Los partidos políticos son instancias de mediación en las sociedades: ayudan a condensar posturas entre extremos, a convertir en lenguaje y normas objetos políticos que no son percibibles por nuestros sentidos como “soberanía nacional” o “justicia”. Del lado de la estudiante apartidista no hay representación posible porque fantasea con una inmediatez que se presente como liberadora, auténtica, justa, espontánea, y no reprimida pero que, al mismo tiempo, deslegitima cualquier mediación. Lo inmediato es pura autoridad de la imagen digital de una persona que tiene una impaciencia por la intensidad y la certeza. La certeza no es inmediata, como tampoco lo es la organización de personas reales en torno a unos principios e ideales colectivos. La presencia individual es imposible de representar porque es su contrario. Así, los que se dicen “apartidistas” en realidad están buscando que la política sea un nuevo espejo para su necesidad de validación. O, lo que es más común, son derechistas sin partido.
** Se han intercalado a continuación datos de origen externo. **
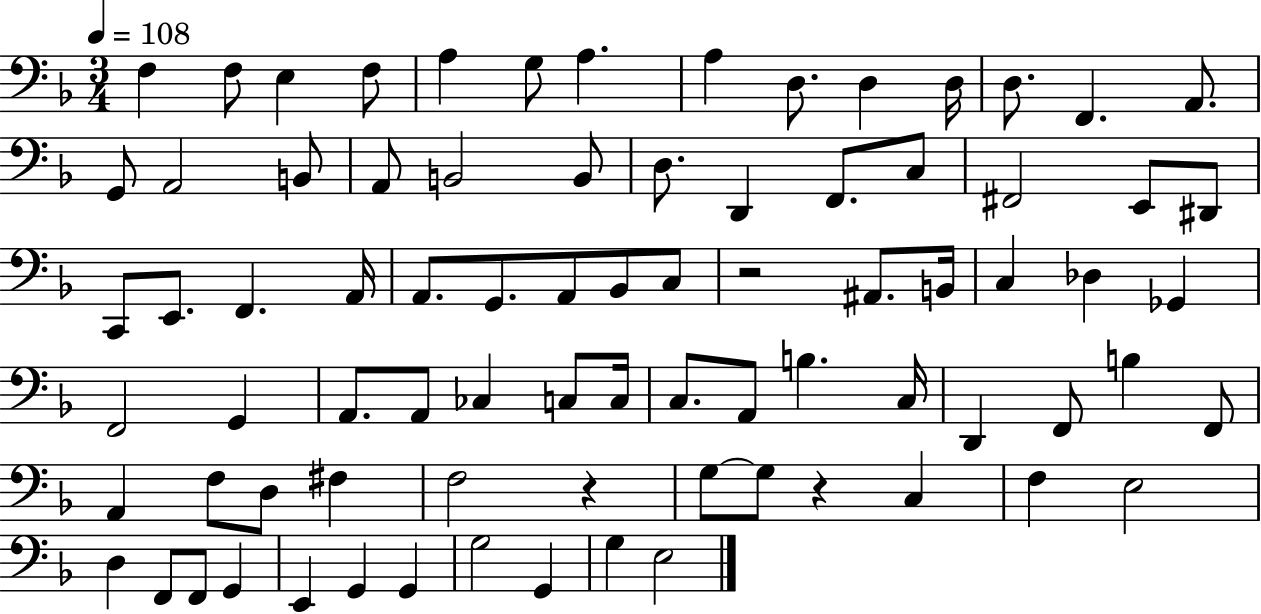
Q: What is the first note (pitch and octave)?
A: F3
Dos palabras han desparecido con este auge del apartidismo como vana neutralidad entre ideologías que ni siquiera conoces: militancia y mística partidaria. La primera se refería a entregar tiempo y esfuerzo para difundir ideas, datos, estados de ánimo con una postura política e ideológica clara, y la segunda era hacerlo a cambio de nada. Es una idea del sacrificio y de la entrega que está ya lejos de los actuales partidos políticos que son presas del cálculo costo-beneficio en un oficio que tiene una lógica distinta a la economía. Así, habría que reconstruir lo que es política. Y, por supuesto, no es ni sociología, ni economía, ni terapia. No sirve para tus intereses particulares, ni para tus cálculos egoístas, y no te va a decir quién eres.